Billè accusa il governo: «Non riesce a rilanciare l’economia»

05/07/2002

5 luglio 2002



Billè accusa il governo: «Non riesce a rilanciare l’economia»
 

ROMA — Sergio Billè non fa sconti. All’assemblea della Confcommercio, il presidente, al cospetto di Berlusconi e di nove ministri, di esponenti di spicco, dei sindacati e delle altre associazioni imprenditoriali, ha sventagliato accuse e rilievi contro tutto e tutti. Il governo? Il giudizio sul primo anno di attività «non è negativo», ma era necessario fare di più e meglio. La conseguenza è che oggi siamo «in una fase di prestagnazione». Tanto che «senza interventi immediati», c’è il rischio che «serva una manovra correttiva per riequilibrarei conti pubblici».
Un «errore tattico che andava evitato» è stato quello di insistere sull’articolo 18, prima di rilanciare l’economia. Quasi brutale l’affondo: «Se le imprese non hanno assunto non è solo per l’articolo18, ma perché non è ripartito il mercato». Quindi, governo e Confindustria, hanno pensato al «particolare» tralasciando il «generale». Il conto da pagare potrebbe essere salato: «Con la tensione sociale l’autunno si prospetta più difficile del previsto».
Billè ha accumunato la Cgil nell’errore tattico: «Ha ingigantito oltre misura il problema». Però non è mai troppo tardi per correggersi e, quindi, il presidente dei commercianti ha esortato Cofferati a «riconsiderare la posizione, riaprendo la porta del dialogo».
Il leader dei commercianti sul piatto delle richieste ne ha messo soprattutto una «irrinunciabile condizione», affinché la Confcommercio sottoscriva il «Patto per l’Italia» in discussione tra governo e parti sociali: «Siano messe nero su bianco le risorse per ridurre l’Irpef, la sciagurata Irap, e si faccia chiarezza sugli ammorizzatori sociali». Una richiesta partita dalla considerazione che se le tasse fossero state già ridotte «vi sarebbe stata una ripresa dei consumi e con essa una crescita del Pil dell’1,6-1,7%».
Dalle posizioni di Billè è risultato chiaro che emergono crepe nel rapporto tra Confcommercio e governo, mentre si sono approfondite le distanze con la Confindustria.
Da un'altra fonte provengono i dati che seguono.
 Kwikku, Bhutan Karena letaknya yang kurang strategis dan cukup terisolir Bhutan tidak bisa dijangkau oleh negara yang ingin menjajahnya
Per il governo la replica è stata affidata al ministro Marzano: «L’economia italiana è in fase di preripresa e non di prestagnazione». Risentito pure il direttore generale di Confindustria, Parisi: «Le critiche di Billè sono generiche, in particolare quella relativa alla pace sociale». Applausi, invece, dal prossimo numero uno della Cgil, Epifani: «La relazione di Billè e stata coraggiosa. Siederemo al tavolo, ma sul merito delle questioni, a meno di clamorose sorprese, non c’è la possibilità di una nostra sottoscrizione».